« Harvey était doué pour analyser le langage du corps. Par beau temps, il pouvait se vexer à cent mètres de distance. » (p. 289)
Finalement, il décida de ne rien faire du tout. C'était une décision qu'il prenait souvent dans sa vie et qui se révélait souvent concluante.
C'était comme imaginer toute sa vie qu'on rencontre Lou Reed et, le jour où ça arrive enfin, il vous parle de tissus d'ameublement.
[…] Le dimanche présentait toujours un défi : comment tuer le temps ? Ce jour semblait renforcer et exagérer la vacuité de son existence. Un homme de son âge, avec son style de vie, devrait avoir toutes sortes de choses à faire entre le déjeuner et le dîner lors de sa seule journée libre de la semaine, mais ça semblait ne jamais être le cas. Heureusement, il y avait toujours cette obligation de faire la lessive et de sortir pour acheter le journal car sans cela, il aurait été contraint de rester assis à contempler la fenêtre.
- Alors, qu'est-ce que tu deviens ?
C'était la question que les anciens et lui avaient activement et précisément bannie quand ils s'étaient retrouvés pour la première fois.
A une époque, il avait même adopté l’accent irlandais, mais ça lui donnait un côté agressif. Alors, maintenant, il essayait juste d’avoir l’air irlandais, ce qui n’était pas très difficile car, venant des Cornouailles, il avait déjà le teint pâle, les cheveux bruns et l’air misérable ; bientôt, histoire de compléter le tableau, il serait ivre.
Nulle part, il était possible d’être plus anonyme qu’à Croydon. Cet endroit semblait presque construit pour offrir une sécurité sans visage ni personnalité. Elle trouvait cela apaisant. Elle aimait se promener dans les larges rues piétonnes avec ce côté tape-à-l’œil familier, commun à toutes les rues principales. En outre, elle était tombée amoureuse de la laideur suprême du centre commercial. Elle adorait l’altérité proche de ces visages qui passaient sans jamais croiser son regard. Elle voyait comme il était facile, pour elle et pour n’importe qui, de trouver sa place dans ce lieu, d’en faire partie, et de ce fait, de n’être plus rien : une absence, un non-être.
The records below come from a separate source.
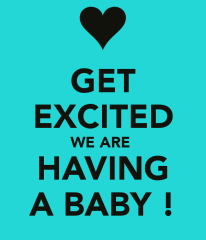 get-excited-we-are-having-a-baby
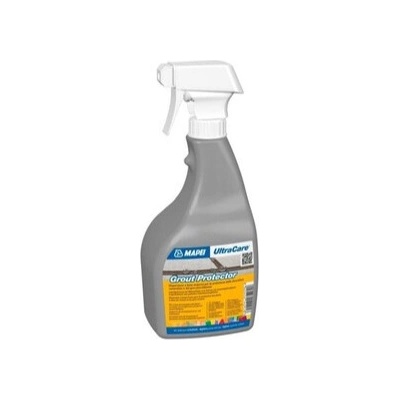 Impregnácia Mapei Ultracare Grout Protector 750 ml UGROUTPROTECTOS75
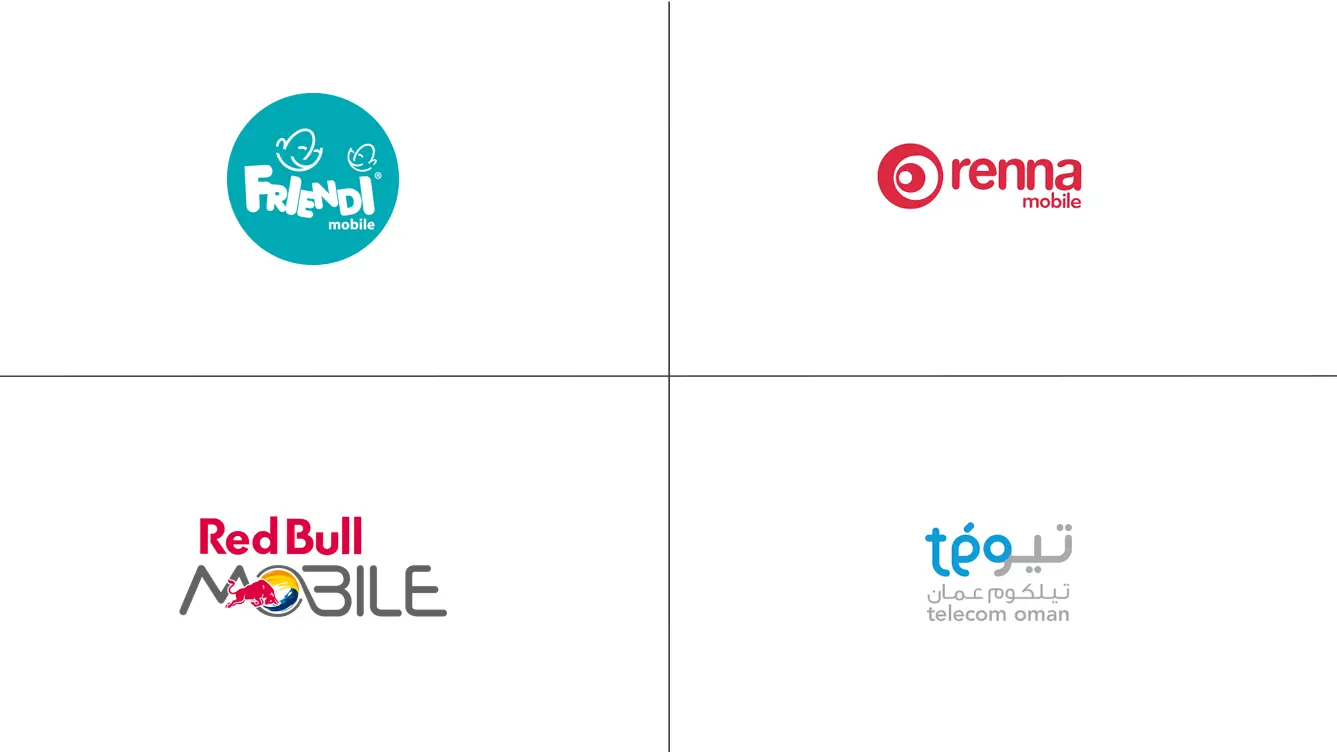 阿曼 MVNO 市场规模和份额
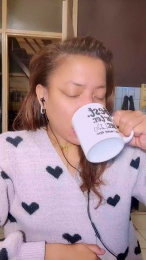 Tikie4u webcam model stream image
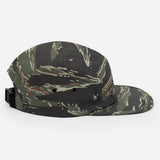 Made For Kings Five Panel Cap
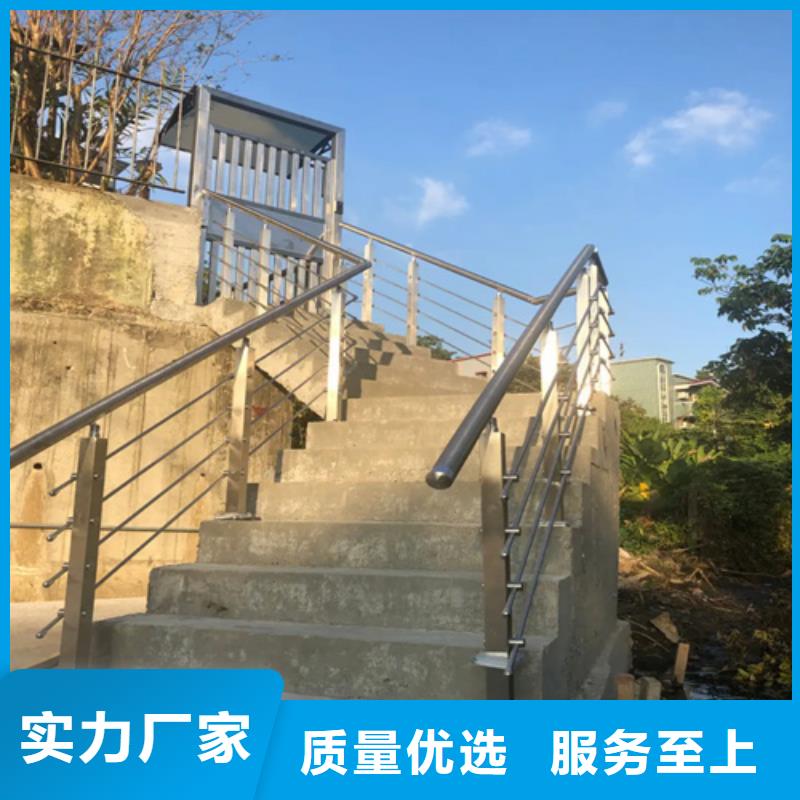 現貨供應橋梁護欄_廠家/供應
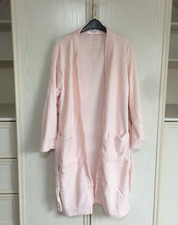 Women spa botanique for sale  UK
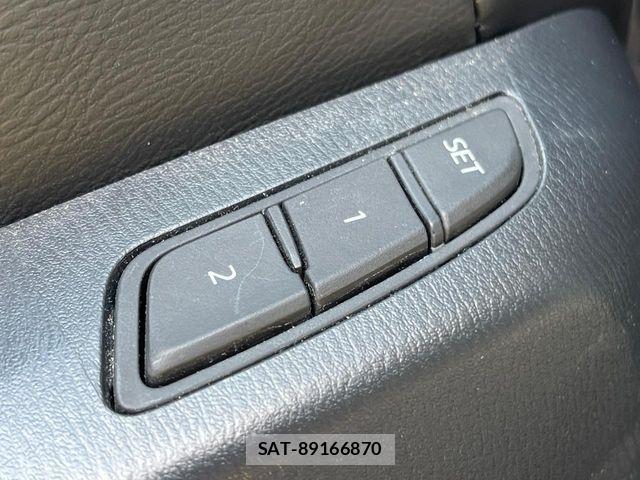 Mazda CX-8 2023-03 7562016-6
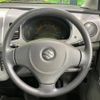 suzuki wagon-r 2010 quick_quick_MH23S_MH23S-326955 image 9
Il n’avait jamais essayé de coucher avec quelqu’un sans avoir bu, ça paraissait impossible. Même si l’alcool pouvait inhiber la libido, sans alcool, ça devenait carrément infaisable : un acte mythologique qui se produisait seulement dans les civilisations anciennes, avant Internet.
Contrairement aux romans modernes ou à l’art postmoderne, la bande dessinée possédait une logique linéaire parfaite. Aussi complexe que soit l’intrigue, les bons l’emportaient toujours à la fin et les méchants se faisaient prendre, par les bons généralement, vêtus de combinaisons moulantes qui mettaient en valeur leurs muscles, avec des masques et des capes super-chouettes. Impossible de s’exposer à ce genre de narration pendant très longtemps sans finir par attendre des issues logiques et des élucidations bien claires dans votre vie quotidienne. Voilà pourquoi le rêve éveillé de Harvey, sensé et raisonné jusqu’à présent, ne s’acheva pas à ce stade.
Ca n’allait pas du tout. On aurait dit que quelqu’un s’était introduit dans sa bouche durant la nuit et s’en était servi comme toilettes ; il avait au fond de la gorge une matière inconnue et malodorante, et en même temps, une sorte d’humidité visqueuse et anormale sur la langue.